Comme l'a déclaré dans un blog Dale Peterson, fondateur et CEO de Digital Bond, « la vulnérabilité et les scripts ont été testés sur une dizaine de matériels parmi les produits de 261 fournisseurs susceptibles d'être concernés ». L'un des contrôleurs à logique programmable testé tournait sous Linux sur un processeur x86, tandis qu'un autre tournait sous Windows CE sur un processeur ARM. « L'attaque peut être utilisée non seulement pour contrôler le PLC, mais aussi pour transformer l'automate en « vecteur » pour attaquer d'autres appareils sur le réseau », a déclaré par courriel Ruben Santamarta, consultant en sécurité pour IOActive. Dans le passé, également dans le cadre du projet Basecamp, celui-ci avait déjà identifié des vulnérabilités dans les systèmes de contrôle industriels. « Nous sommes conscients de ce problème de sécurité », a déclaré par courriel Edwin Schwellinger, responsable du support technique de 3S-Smart Software. « Un patch est en cours de développement, mais nous ne l'avons pas encore livré. Nous sommes très impliqués pour résoudre ces problèmes au plus tôt ».

Une attaque interne uniquement

Selon lui, « la vulnérabilité n'est exploitable que par un attaquant ayant déjà accès au réseau sur lequel tourne le runtime PLC » et que « les runtime ne devraient pas être accessibles depuis Internet si on a ajouté une protection additionnelle ». Reid Wightman, qui travaille actuellement comme consultant pour IOActive, a confirmé via Twitter que « seul un petit nombre de systèmes CoDeSys étaient exposés à Internet. Certains pouvaient être trouvés via le moteur de recherche Shodan et d'autres en faisant un scan personnalisé ». Mais selon lui, « en aucun cas un PLC ne devrait être accessible via Internet ». Cependant, « de nombreux réseaux sont compromis par des menaces persistantes avancées - des logiciels malveillants qui permettent aux attaquants d'avoir accès au réseau local - et dans ces cas-là, le périmètre n'a plus d'importance », a-t-il dit. « Autant que possible, il faut éviter d'exposer les PLC et les réseaux PLC à des réseaux publics et à Internet », a insisté le responsable technique de 3S-Smart Software. « Les clients doivent utiliser des couches de sécurité supplémentaires comme des réseaux privés virtuels (VPN) pour l'accès à distance, ils doivent installer des pare-feux et restreindre l'accès aux réseaux sensibles aux personnes autorisées », a-t-il encore recommandé.

« Tout ce qui touche au système SCADA est très sérieux », a déclaré pour sa part par courriel Luigi Auriemma, chercheur pour l'entreprise de sécurité ReVuln, qui a déjà trouvé et révélé des vulnérabilités sur les systèmes de télésurveillance et d'acquisition de données SCADA utilisés pour le contrôle à distance d'installations techniques. « Si vous pouvez contrôler le PLC, vous pouvez contrôler l'infrastructure ». Par exemple, c'est en infectant les contrôleurs à logique programmable de l'usine d'enrichissement nucléaire iranienne de Natanz, que le malware Stuxnet a réussi à modifier leur programmation et à détruire environ 1000 centrifugeuses d'enrichissement d'uranium. Selon certains, l'attaque aurait retardé le programme nucléaire iranien de deux ans.
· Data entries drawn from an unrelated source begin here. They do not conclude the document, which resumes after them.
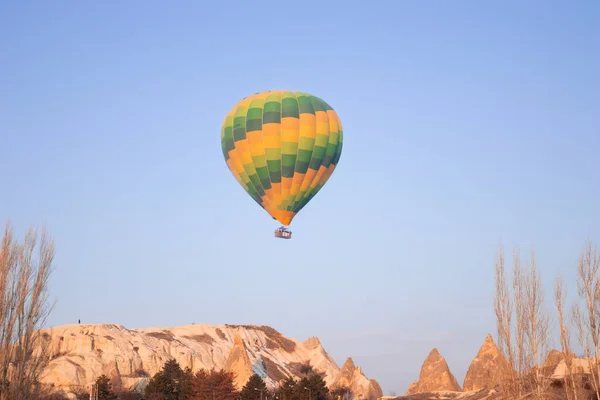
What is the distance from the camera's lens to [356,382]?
116 meters

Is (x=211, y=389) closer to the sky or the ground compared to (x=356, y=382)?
closer to the ground

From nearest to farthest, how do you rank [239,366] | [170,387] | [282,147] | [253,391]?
→ [282,147] → [253,391] → [170,387] → [239,366]

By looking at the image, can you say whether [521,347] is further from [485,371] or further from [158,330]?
[158,330]

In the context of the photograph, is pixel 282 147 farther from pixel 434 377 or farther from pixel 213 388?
pixel 434 377

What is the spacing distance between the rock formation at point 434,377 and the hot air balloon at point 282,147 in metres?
50.0

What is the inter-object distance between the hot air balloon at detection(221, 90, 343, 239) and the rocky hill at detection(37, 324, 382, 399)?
202 ft

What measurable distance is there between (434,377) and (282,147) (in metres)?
55.1

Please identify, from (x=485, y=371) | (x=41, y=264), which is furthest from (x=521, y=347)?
(x=485, y=371)

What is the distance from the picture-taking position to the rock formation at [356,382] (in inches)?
4537

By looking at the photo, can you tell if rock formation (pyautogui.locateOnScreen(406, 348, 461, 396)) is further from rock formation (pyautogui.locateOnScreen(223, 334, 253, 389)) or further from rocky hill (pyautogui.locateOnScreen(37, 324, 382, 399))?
rock formation (pyautogui.locateOnScreen(223, 334, 253, 389))

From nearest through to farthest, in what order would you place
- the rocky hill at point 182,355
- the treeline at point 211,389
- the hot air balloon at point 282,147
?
the hot air balloon at point 282,147 < the treeline at point 211,389 < the rocky hill at point 182,355

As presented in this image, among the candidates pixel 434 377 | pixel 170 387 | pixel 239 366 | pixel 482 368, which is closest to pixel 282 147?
pixel 482 368

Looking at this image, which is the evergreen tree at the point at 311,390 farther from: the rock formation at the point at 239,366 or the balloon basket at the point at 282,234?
the balloon basket at the point at 282,234

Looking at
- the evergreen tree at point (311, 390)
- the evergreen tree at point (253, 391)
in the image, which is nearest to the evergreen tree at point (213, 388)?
the evergreen tree at point (253, 391)
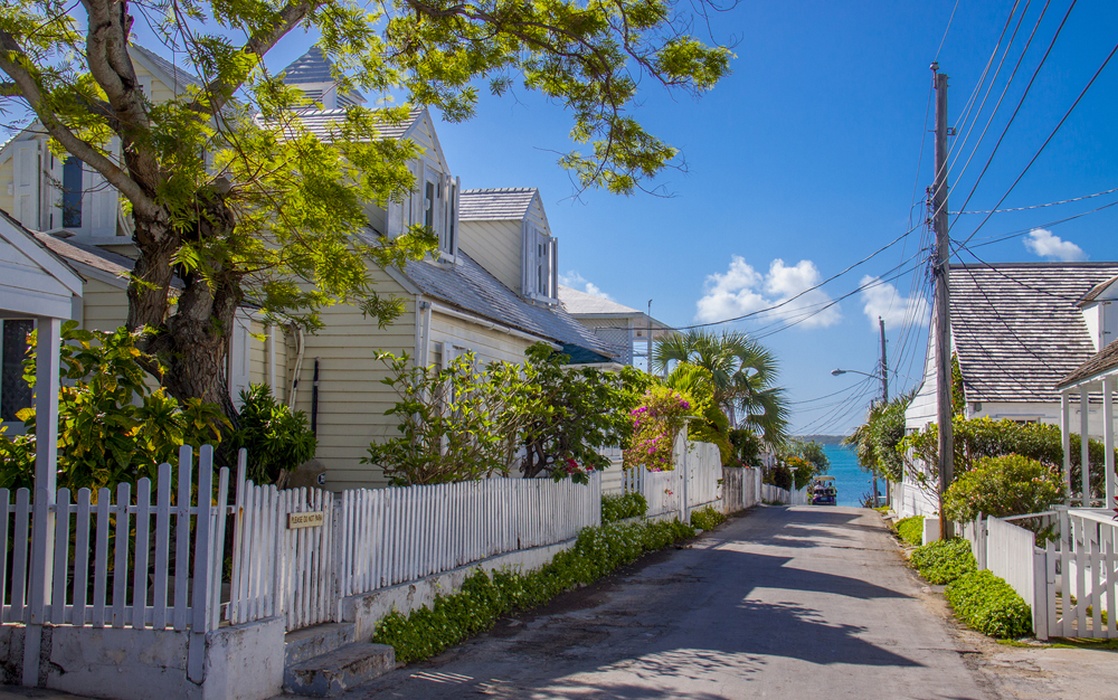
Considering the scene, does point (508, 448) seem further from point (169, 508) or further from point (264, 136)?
point (169, 508)

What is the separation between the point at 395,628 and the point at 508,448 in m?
5.01

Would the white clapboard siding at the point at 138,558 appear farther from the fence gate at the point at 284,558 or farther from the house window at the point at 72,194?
the house window at the point at 72,194

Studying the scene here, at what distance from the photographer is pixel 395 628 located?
29.4 ft

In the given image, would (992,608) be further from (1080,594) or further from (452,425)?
(452,425)

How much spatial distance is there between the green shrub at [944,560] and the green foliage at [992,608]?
162 cm

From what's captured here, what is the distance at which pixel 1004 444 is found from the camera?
19516mm

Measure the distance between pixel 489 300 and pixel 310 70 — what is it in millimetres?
5894

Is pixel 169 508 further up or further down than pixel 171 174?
further down

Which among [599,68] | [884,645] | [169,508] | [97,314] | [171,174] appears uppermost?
[599,68]

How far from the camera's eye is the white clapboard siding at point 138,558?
6793 millimetres

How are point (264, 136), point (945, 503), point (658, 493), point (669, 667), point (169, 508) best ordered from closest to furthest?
point (169, 508) < point (669, 667) < point (264, 136) < point (945, 503) < point (658, 493)

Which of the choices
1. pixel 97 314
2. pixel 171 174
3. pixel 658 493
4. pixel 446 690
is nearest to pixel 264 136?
pixel 171 174

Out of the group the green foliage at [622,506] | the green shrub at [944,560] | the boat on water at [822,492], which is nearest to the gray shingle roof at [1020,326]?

Heureusement, les vendeurs peuvent mettre en oeuvre des solutions de contournement en attendant un patch officiel. « Les scripts d'attaque ne fonctionnent pas sur le produit d'un vendeur au moins, qui souhaite rester anonyme », a indiqué Dale Peterson. « Celui-ci a adopté un cycle de développement SDL pour la réduction des vulnérabilités logicielles et l'atténuation des menaces. Il a identifié la menace que pouvait représenter le chargement d'une instruction « ladder » malveillante et celle d'autres malware, et a constaté qu'elle n'était pas bloquée par le runtime CoDeSys. Il a donc ajouté une « couche de sécurité » autour du runtime. Par conséquent, l'utilisateur ou l'attaquant doit obligatoirement s'authentifier pour accéder au port sur lequel tourne CoDeSys ». Pour ce qui est des autres produits affectés, « les utilisateurs peuvent procéder à une segmentation du réseau, ajouter des listes de contrôle d'accès, des pare-feu et des systèmes de prévention des intrusions », a déclaré Ruben Santamarta.